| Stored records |

- Opening Delimiter -

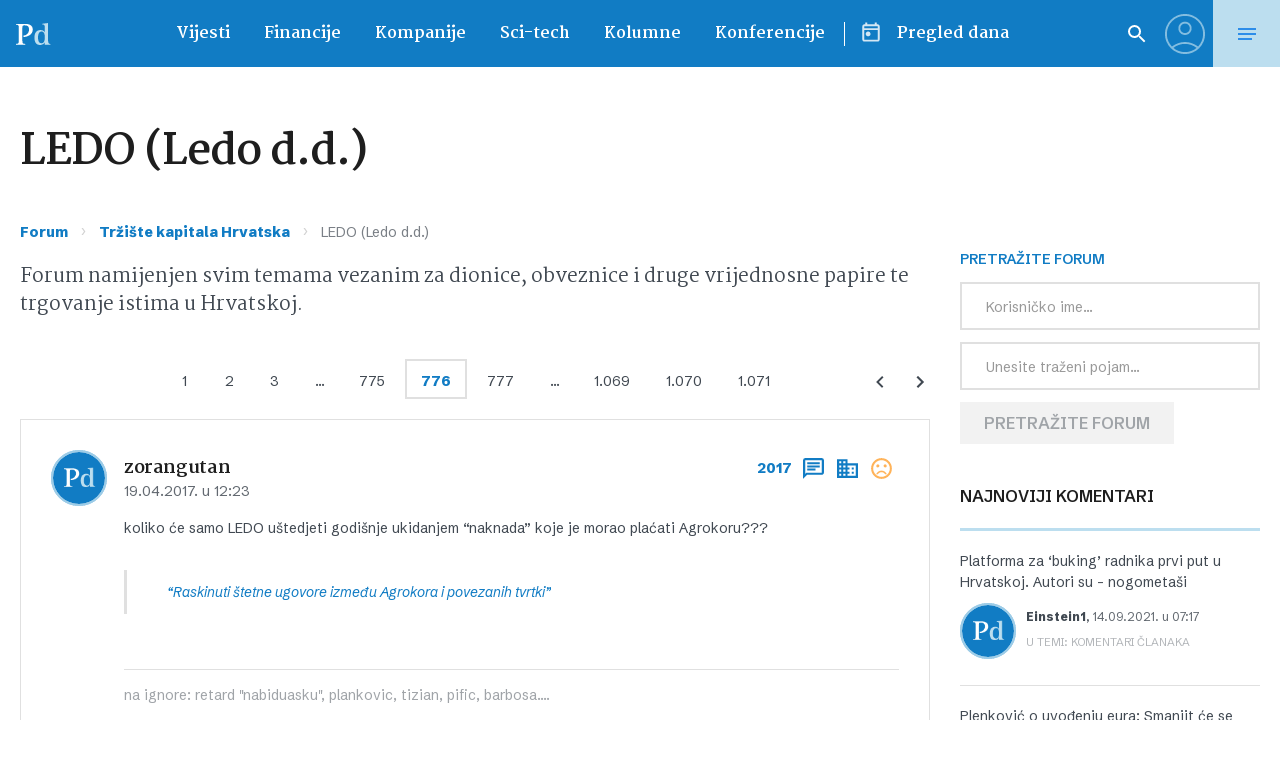

--- FILE ---
content_type: image/svg+xml
request_url: https://www.poslovni.hr/wp-content/themes/poslovni_2/static/img/forum/rating-50.svg
body_size: 276
content:
<svg width="24" height="24" fill="none" xmlns="http://www.w3.org/2000/svg"><path d="M15.5 11a1.5 1.5 0 100-3 1.5 1.5 0 000 3zm-7 0a1.5 1.5 0 100-3 1.5 1.5 0 000 3z" fill="#21D112"/><path d="M12 16c-1.48 0-2.75-.81-3.45-2H6.88a5.495 5.495 0 0010.24 0h-1.67c-.7 1.19-1.97 2-3.45 2zm-.01-14C6.47 2 2 6.48 2 12s4.47 10 9.99 10C17.52 22 22 17.52 22 12S17.52 2 11.99 2zM12 20c-4.42 0-8-3.58-8-8s3.58-8 8-8 8 3.58 8 8-3.58 8-8 8z" fill="#21D112"/></svg>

- Closing Delimiter -

| WHAT YOU ARE ASKED TO DO |
Set all of the records down once more, letter for letter, with the images removed.

| RESULT OF THIS TASK |
--- FILE ---
content_type: image/svg+xml
request_url: https://www.poslovni.hr/wp-content/themes/poslovni_2/static/img/forum/rating-50.svg
body_size: 276
content:
<svg width="24" height="24" fill="none" xmlns="http://www.w3.org/2000/svg"><path d="M15.5 11a1.5 1.5 0 100-3 1.5 1.5 0 000 3zm-7 0a1.5 1.5 0 100-3 1.5 1.5 0 000 3z" fill="#21D112"/><path d="M12 16c-1.48 0-2.75-.81-3.45-2H6.88a5.495 5.495 0 0010.24 0h-1.67c-.7 1.19-1.97 2-3.45 2zm-.01-14C6.47 2 2 6.48 2 12s4.47 10 9.99 10C17.52 22 22 17.52 22 12S17.52 2 11.99 2zM12 20c-4.42 0-8-3.58-8-8s3.58-8 8-8 8 3.58 8 8-3.58 8-8 8z" fill="#21D112"/></svg>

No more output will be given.